Can we be clear about a couple of things? Divorce is awful. It devastates families. There’s no question that God absolute hates it (Mal 2:16). It rips apart two people who have become one flesh (Gen 2:24; Mt 19:5). Jesus went out of His way to warn folks to not tear apart something like a husband and wife which God has joined together (Mt 19:6). Divorce rips apart families. The emotional and psychological damage it does breaks our heavenly Dad’s heart. God doesn’t like it but He allows it in certain cases (Mt 19:8). The Lord still hates it. Can He and will He forgive someone who divorces their spouse? Simply, yes. There’s only one unpardonable sin. That’s rejecting Jesus’ offer of salvation (Mt 12:31). His grace and mercy are more than capable of covering a divorce. Paul spends a good bit his first letter to his Corinthian friends talking about marriage, divorce, and remarriage (1Cor 7). Yup, you read that right. REmarriage.

God calls all married men (not just elders and pastors) to be faithful husbands. If you’re married, this means no girlfriends. No “work wives.” No emotional affairs. No online chats with women to whom you’re not married. If you’re married, you’re a “one woman man” (v6). Solomon had important advice for his son. “He who commits adultery lacks sense; he who does it destroys himself. He will get wounds and dishonor, and his disgrace will not be wiped away” (Prov 6:32-33). He should know, his mother and dad hooked up as the result of an affair.

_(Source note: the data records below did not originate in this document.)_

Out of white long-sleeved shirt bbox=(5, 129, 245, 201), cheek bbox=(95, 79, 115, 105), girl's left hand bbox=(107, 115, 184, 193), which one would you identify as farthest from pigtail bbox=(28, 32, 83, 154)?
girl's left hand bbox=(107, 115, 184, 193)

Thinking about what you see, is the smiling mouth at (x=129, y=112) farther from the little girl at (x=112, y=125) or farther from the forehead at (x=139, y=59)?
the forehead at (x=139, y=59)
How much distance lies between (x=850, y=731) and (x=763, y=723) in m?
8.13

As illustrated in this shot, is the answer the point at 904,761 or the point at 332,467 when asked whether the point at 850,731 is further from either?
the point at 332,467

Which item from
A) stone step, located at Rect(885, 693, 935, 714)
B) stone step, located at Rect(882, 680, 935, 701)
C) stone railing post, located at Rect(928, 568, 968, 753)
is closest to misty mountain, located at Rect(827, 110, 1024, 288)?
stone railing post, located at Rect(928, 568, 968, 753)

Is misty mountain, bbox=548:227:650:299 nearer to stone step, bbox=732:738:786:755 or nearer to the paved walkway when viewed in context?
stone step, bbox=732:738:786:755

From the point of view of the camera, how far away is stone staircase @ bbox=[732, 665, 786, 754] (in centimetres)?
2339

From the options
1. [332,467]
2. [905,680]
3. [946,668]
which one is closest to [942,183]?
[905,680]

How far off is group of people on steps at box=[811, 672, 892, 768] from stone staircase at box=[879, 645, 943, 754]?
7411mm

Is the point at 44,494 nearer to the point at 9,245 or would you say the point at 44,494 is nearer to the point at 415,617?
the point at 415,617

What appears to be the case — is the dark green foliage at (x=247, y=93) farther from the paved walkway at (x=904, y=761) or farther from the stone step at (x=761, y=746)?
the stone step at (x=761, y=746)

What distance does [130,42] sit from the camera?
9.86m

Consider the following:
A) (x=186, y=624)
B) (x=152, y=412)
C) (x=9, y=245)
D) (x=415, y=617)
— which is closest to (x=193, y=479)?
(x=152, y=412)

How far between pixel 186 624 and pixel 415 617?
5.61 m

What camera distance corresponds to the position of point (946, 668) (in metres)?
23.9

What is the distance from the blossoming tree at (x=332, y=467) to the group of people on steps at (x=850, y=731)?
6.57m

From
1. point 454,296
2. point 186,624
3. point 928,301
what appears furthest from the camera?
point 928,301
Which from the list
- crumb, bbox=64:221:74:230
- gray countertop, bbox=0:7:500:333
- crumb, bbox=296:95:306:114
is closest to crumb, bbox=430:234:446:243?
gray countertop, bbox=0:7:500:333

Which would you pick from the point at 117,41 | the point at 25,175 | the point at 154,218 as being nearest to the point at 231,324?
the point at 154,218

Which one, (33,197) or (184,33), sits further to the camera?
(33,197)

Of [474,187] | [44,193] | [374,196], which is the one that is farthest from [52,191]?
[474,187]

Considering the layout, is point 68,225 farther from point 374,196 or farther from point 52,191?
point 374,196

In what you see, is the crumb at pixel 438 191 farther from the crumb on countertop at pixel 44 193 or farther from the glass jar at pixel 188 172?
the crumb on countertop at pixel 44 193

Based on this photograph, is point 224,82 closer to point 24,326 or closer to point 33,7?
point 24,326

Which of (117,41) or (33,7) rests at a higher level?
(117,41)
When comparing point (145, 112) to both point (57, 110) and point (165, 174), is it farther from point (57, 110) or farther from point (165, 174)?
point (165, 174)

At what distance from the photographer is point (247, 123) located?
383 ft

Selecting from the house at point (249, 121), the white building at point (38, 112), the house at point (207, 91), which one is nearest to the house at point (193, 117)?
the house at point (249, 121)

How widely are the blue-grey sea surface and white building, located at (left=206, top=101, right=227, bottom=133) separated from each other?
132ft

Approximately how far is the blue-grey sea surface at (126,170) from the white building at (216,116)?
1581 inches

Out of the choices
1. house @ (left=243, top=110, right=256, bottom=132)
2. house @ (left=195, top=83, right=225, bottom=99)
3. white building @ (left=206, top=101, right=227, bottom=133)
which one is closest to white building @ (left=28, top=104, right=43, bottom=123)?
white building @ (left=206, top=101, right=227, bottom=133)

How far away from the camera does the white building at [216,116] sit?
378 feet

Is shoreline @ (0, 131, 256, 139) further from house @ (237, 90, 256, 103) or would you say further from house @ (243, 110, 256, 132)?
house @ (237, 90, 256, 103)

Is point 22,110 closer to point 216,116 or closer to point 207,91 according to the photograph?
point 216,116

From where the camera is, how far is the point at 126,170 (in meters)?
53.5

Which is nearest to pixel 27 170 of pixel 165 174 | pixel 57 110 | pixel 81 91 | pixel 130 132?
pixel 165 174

There’s another elephant in the room that we need to talk about. Yeah, I’m talking about porn. As husbands, we’re to find our sexual satisfaction in our marriage. Prowling around the web for hot chicks is not simply window shopping. Jesus went so far as to say that looking at women other than your wife is the same thing as sleeping with her (Mt 5:27-28). That includes online porn sites, skin flicks, and so-called “gentlemen’s clubs.” Take Job’s advice and make a covenant with your eyes to avoid looking at stuff that gets you hot and bothered (Job 31:1). The married man of God is to enjoy a healthy sex life with his wife. “Let your fountain be blessed, and rejoice in the wife of your youth, a lovely deer, a graceful doe, Let her breasts fill you at all times with delight; be intoxicated always in her love” (Prov 5:16-19). For further “instruction,” check out the Song of Solomon. It’s some of the hottest stuff you’ll read anywhere.

God is looking for a faithful men to lead. Faithful husbands to serve their wives. Faithful fathers to serve their kids. Faithful followers to serve their Savior. Faithful elders and pastors to serve His church. He’s looking for a “one woman man” (v6).